Almont stutzte. »Wie meint Ihr das, nicht in den Hafen eingelaufen?«

»Ich meine, wenn einer an der Pest gestorben wäre, Euer Exzellenz.«

Almont runzelte die Stirn in der Morgenhitze. »An der Pest?«

»Euer Exzellenz weiß doch sicherlich, dass in London und in einigen Orten auf dem Lande die Pest ausgebrochen ist?«

»Ich hatte keine Ahnung«, sagte Almont. »In London ist die Pest ausgebrochen?«

»Fürwahr, Sir, vor einigen Monaten schon, und sie breitet sich immer weiter aus.
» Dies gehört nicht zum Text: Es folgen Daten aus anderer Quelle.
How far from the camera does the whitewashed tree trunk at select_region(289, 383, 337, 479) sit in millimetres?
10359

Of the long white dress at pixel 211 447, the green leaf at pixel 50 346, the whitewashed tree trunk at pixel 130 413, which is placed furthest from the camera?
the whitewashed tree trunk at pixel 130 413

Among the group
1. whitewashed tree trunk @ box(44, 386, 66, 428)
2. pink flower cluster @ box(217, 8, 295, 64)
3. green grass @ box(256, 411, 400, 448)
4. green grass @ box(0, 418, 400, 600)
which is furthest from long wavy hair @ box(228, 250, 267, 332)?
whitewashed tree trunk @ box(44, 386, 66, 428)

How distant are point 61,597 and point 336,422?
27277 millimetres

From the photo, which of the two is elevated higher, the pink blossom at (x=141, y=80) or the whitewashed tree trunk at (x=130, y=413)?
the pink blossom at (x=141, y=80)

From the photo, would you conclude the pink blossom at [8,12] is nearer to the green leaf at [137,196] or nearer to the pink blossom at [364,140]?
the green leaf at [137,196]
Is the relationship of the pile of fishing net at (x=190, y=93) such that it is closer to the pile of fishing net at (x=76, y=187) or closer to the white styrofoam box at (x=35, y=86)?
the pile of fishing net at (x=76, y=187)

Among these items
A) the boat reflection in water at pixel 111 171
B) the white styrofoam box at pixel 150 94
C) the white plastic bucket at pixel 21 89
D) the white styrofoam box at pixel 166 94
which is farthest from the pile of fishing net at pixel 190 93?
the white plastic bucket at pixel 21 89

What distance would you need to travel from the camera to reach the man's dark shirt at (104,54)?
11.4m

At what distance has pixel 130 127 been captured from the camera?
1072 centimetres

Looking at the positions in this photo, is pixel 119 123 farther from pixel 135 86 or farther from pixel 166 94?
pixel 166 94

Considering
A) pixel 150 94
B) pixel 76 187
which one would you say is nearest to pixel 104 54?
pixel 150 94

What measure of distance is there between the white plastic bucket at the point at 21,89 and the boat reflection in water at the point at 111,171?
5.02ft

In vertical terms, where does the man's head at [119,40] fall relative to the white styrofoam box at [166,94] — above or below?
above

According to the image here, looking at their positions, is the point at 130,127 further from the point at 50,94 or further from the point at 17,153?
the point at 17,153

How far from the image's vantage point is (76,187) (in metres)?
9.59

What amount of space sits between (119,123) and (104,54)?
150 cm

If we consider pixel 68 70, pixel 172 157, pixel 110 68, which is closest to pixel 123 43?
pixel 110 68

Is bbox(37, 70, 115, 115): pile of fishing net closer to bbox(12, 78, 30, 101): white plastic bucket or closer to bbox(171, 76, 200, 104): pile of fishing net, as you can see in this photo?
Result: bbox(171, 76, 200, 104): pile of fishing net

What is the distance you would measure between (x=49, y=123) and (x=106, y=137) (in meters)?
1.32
Es herrschen heillose Zustände, und die Zahl der Opfer steigt unaufhörlich. Man sagt, sie wurde aus Amsterdam eingeschleppt.«

Almont seufzte. Das erklärte, warum in den letzten Wochen keine Schiffe aus England eingetroffen waren und er keine Nachricht vom Hofe erhalten hatte. Er hatte noch die Londoner Pest zehn Jahre zuvor in Erinnerung und hoffte, dass seine Schwester und Nichte so geistesgegenwärtig gewesen waren, ins Landhaus zu fahren. Aber er war nicht über Gebühr beunruhigt. Gouverneur Almont nahm Katastrophen mit Gleichmut hin. Er selbst lebte tagtäglich im Schatten von Ruhr und Schüttelfieber, Krankheiten, die Woche für Woche etliche Bürger von Port Royal dahinrafften.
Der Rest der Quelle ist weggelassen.